“For every minute you remain angry, you give up sixty seconds of peace of mind.”Ralph Waldo Emerso
Anger. It’s a natural emotion we experience on a regular basis. We usually have several expectations, which, when not met, makes us angry. The outcomes or the way something should be done – if it is not in line with what and how we want it, triggers our anger. Usually, anger starts to rise in us when we feel a loss of control over people or situations. We also tend to feel this way when we feel misunderstood or unheard by other people.
We carry so many judgements and assumptions about people and situations that they act like a wall between us and the others. This wall, though invisible leads to misunderstandings and of course anger!
The famous poet, Rumi has expressed it beautifully, “Anger is like a strong wind. It calms down after a while, but lots of branches are already broken.” We all know what anger can do. Anger spreads like fire – if you push your anger onto others, they’re bound to reciprocate. People who face our anger may cease to be authentic with us. Anger can instill fear in others and lower their self-esteem resulting in loss of transparency in communication with us. A loss of connect, trust, and peace of mind may leave our relationships severely damaged. Relationships can get tarnished, but the biggest one is the relationship that you share with yourself.
Let’s dive a bit deeper. We don’t seem to realise it, but subconsciously we have fear attached to our beliefs about ourselves and don’t want them to come up in our life. We avoid these beliefs and will do pretty much everything to cover them up or drive away the feelings instigated by them. We end up creating patterns in our life and start control things our way to avoid the emergence of them. Anger is one such pattern or way of control.
Take some time and reflect on situations that usually trigger your anger. Try to relate them with your limiting beliefs like ‘I am not good enough, I am not heard enough, I don’t fit in’ and so on. You may be surprised to discover that many repetitive circumstances that make you angry are connected to these beliefs! As you become more aware of such patterns, you will be able to do something about it. Ask yourself, “Am I the belief or do I have this belief?” Awareness and willingness are two magical keys to work on your anger. Follow this paradigm when something sets off your anger.
Inflicting our anger on others or suppressing it, both may be harmful. Nonetheless, the good news is that we all have the power within to manage this overpowering emotion.
Here are some of the ways to manage our anger, particularly when it is the result of momentary frustrations or little things every now and then.
- Dropping the judgements and expectations is really powerful.
- Focus on learning and understanding the truth.
- Take a pause to disconnect from your everyday baggage.
- Control what you can, because irrespective of the energy you spend, what you can’t control will still be uncontrollable.
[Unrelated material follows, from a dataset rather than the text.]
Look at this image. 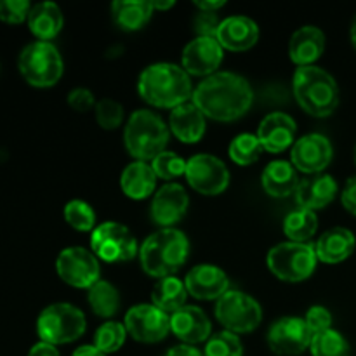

- Accept other people just as you – erroneous. Everyone makes mistakes.
- Align yourself with your loved ones – raise a red flag to avoid getting into the space of anger.
- Observe your anger as a fly on the wall – it’s just an emotion with a separate identity – you are not your anger!
- In the moment of anger, ask yourself, “Who the hell am I to have the right to expect from anyone?”
- Be in a space of love, compassion, and empathy and you will soon start looking at things differently.
Of course, there are many different ways in which we can address our anger. Different things work for different people. For some, practising the pause in the moment of anger works very well. Some people divert their mind by doing something else, or walking away from the situation. Humour is also an often used tool to manage anger. Meditation is a key component to remaining calm and poised. Writing down the angry thoughts or a dialogue with self are some other ways to vent out our anger without hurting anyone else.
Many people believe in the mantra, ‘Never go to sleep in anger’. Several people use the relationship paradigm where they consciously shift from controlling a relationship to owning it. And that shift helps them see newer perspectives and the awareness of being cent percent responsible of one’s relationships. Reflecting, empathising and listening to the unsaid are some other powerful ways to manage anger.
It is significant to have the awareness and power – to separate our emotion of anger from its expression and action taken thereof; recognising that anger is our emotion and not the other person’s and therefore taking its complete ownership without getting into the much loved ‘blame game’.